Uit de inlichtingen van de directeur, waaronder de mededeling a-dwangbehandeling van 27 mei 2019, het advies van de behandelend psychiater van 17 mei 2019 en het advies van een onafhankelijk psychiater van 16 mei 2019, komt naar voren dat verzoeker, die is overgeplaatst naar het PPC nadat hij een verpleegkundige heeft aangevallen, sprake is van een psychotische stoornis, die zich uit in het horen van stemmen en haptische hallucinaties. Verzoeker toont zich paranoïde naar behandelaren en personeel. Hij geeft aan stemmen te horen van familieleden en hij heeft het gevoel dat hij geprikt en misbruikt wordt. Hij uit zich verbaal dreigend naar het personeel en maakt in de cel vechtbewegingen en bespuugt het celluik.

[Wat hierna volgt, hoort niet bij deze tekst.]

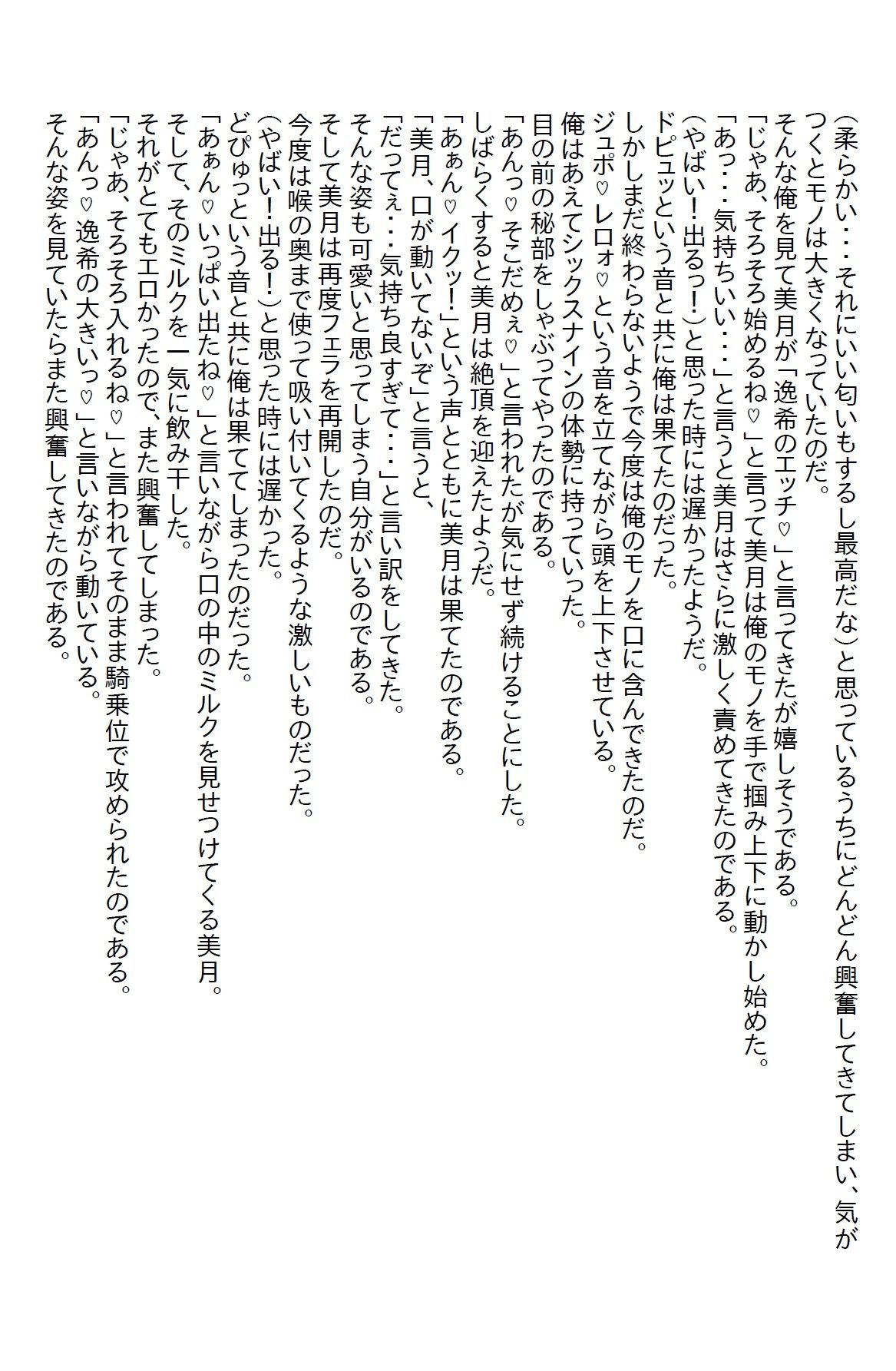 (柔らかい・・・それにいい匂いもするし最高だな)と思っているうちにどんどん興奮してきてしまい、気がつくとモノは大きくなっていたのだ。
そんな俺を見て美月が「逸希のエッチ♡」と言ってきたが嬉しそうである。
「じゃあ、そろそろ始めるね♡」と言って美月は俺のモノを手で掴み上下に動かし始めた。
「あっ・・・気持ちいい・・・」と言うと美月はさらに激しく責めてきたのである。
(やばい!出るっ!)と思った時には遅かったようだ。
ドピュッという音と共に俺は果てたのだった。
しかしまだ終わらないようで今度は俺のモノを口に含んできたのだ。
ジュポ♡レロォ♡という音を立てながら頭を上下させている。
俺はあえてシックスナインの体勢に持っていった。
目の前の秘部をしゃぶってやったのである。
「あんっ♡そこだめぇ♡」と言われたが気にせず続けることにした。
しばらくすると美月は絶頂を迎えたようだ。
「あぁん♡イクッ!」という声とともに美月は果てたのである。
「美月、口が動いてないぞ」と言うと、
「だってぇ・・・気持ち良すぎて・・・」と言い訳をしてきた。
そんな姿も可愛いと思ってしまう自分がいるのである。
そして美月は再度フェラを再開したのだ。
今度は喉の奥まで使って吸い付いてくるような激しいものだった。
(やばい!出る!)と思った時には遅かった。
どぴゅっという音と共に俺は果ててしまったのだった。
「あぁん♡いっぱい出たね♡」と言いながら口の中のミルクを見せつけてくる美月。
そして、そのミルクを一気に飲み干した。
それがとてもエロかったので、また興奮してしまった。
「じゃあ、そろそろ入れるね♡」と言われてそのまま騎乗位で攻められたのである。
「あんっ♡逸希の大きいっ♡」と言いながら動いている。
そんな姿を見ていたらまた興奮してきたのである。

Hoewel gestart is met het toedienen van medicatie, verblijft verzoeker in de separeer en wordt hij alleen benaderd door het Interne Bijstandsteam. Er is geen sprake van ziekte- of ziekte besef. Verzoeker is meermalen gesproken over de noodzaak van het innemen van medicatie, maar hij stelt dat hij niet psychotisch is. Bij momenten weigert verzoeker de hele dosering medicatie terwijl hij op andere momenten een deel van de medicatie vrijwillig inneemt, maar waarna het personeel waarneemt dat verzoeker boven de toiletpot hangt en braakgeluiden maakt. Verzoekers agitatie is weliswaar afgenomen, maar hij verblijft nog steeds in de separeercel. Het gevaar bestaat dat verzoeker zichzelf of een ander schade zal toebrengen. Een ander minder ingrijpend middel, zoals langdurige separatie, is op dit moment geen adequaat alternatief. De verwachting is dat met toepassing van de a-dwangbehandeling de symptomen van de aan het gevaar ten grondslag liggende stoornis afnemen zodat het dreigende gevaar vanuit verzoekers psychotische beleving weggenomen zal worden.

Gelet op het voorgaande acht de voorzitter – voorlopig oordelend – de noodzaak tot toepassing van de a-dwangbehandeling voldoende aannemelijk. Het verzoek zal worden afgewezen.

2.         De uitspraak

De voorzitter wijst het verzoek af.

Aldus gedaan door mr. M. Keppels, voorzitter, in tegenwoordigheid van J.A. van der Veen, secretaris, op 6 juni 2019.